▸ **Work instruction**
Please copy word for word the stretch of the forum thread on restriction of scalars and the tensor product that opens with the words containing "Given a ring" and closes with "the given homomorphism.".

▸ **Document section**
Given a ring morphism from $B$ to $A$, we can regard an $A$-module $M$ as a $B$-module. Then how can I prove the functor $._B:\operatorname{Mod}_A \to \operatorname{Mod}_B$ is right adjoint to $.\otimes_BA$, i.e., $\operatorname{Hom}_A(N\otimes A, M)\cong \operatorname{Hom}_B(N,M_B)$?
I guess this is some kind of standard result, so where can I find some reference?
It's the standard adjunction with the Hom functor, namely $$ M_B\cong\operatorname{Hom}_A(A,M) $$ regarding $A$ as a $B$-module by means of the given homomorphism.
Another way to see this is by building the natural bijection by hand. If $f\colon N\otimes_BA\to M_B$ is a homomorphism of $B$-modules, define $\tilde{f}\colon N\to M$ by $\tilde{f}(x)=f(x\otimes 1)$. Prove this is a homomorphism of $B$-modules.
The inverse map sends $g\colon N\to M_B$ to $\hat{g}$ defined via the $B$-balanced map $\bar{g}\colon N\times A\to M$ by $$ \bar{g}(x,a)=g(x)a $$

▸ **The data**
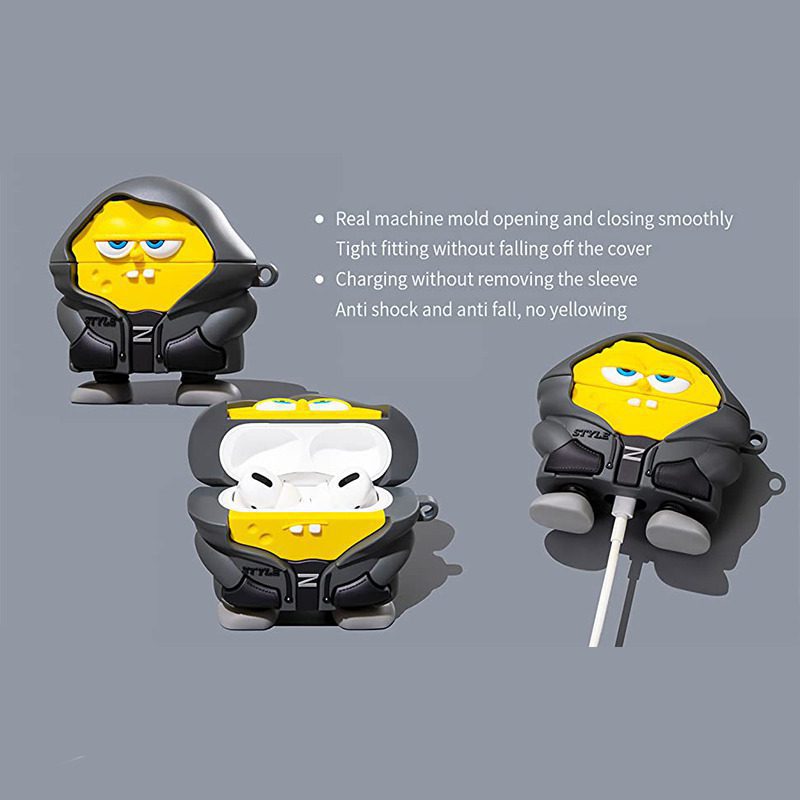 Case AirPods Pro Diseño Bob Esponja (Segunda Generación) - Imagen 3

▸ **Result**
Given a ring morphism from $B$ to $A$, we can regard an $A$-module $M$ as a $B$-module. Then how can I prove the functor $._B:\operatorname{Mod}_A \to \operatorname{Mod}_B$ is right adjoint to $.\otimes_BA$, i.e., $\operatorname{Hom}_A(N\otimes A, M)\cong \operatorname{Hom}_B(N,M_B)$?
I guess this is some kind of standard result, so where can I find some reference?
It's the standard adjunction with the Hom functor, namely $$ M_B\cong\operatorname{Hom}_A(A,M) $$ regarding $A$ as a $B$-module by means of the given homomorphism.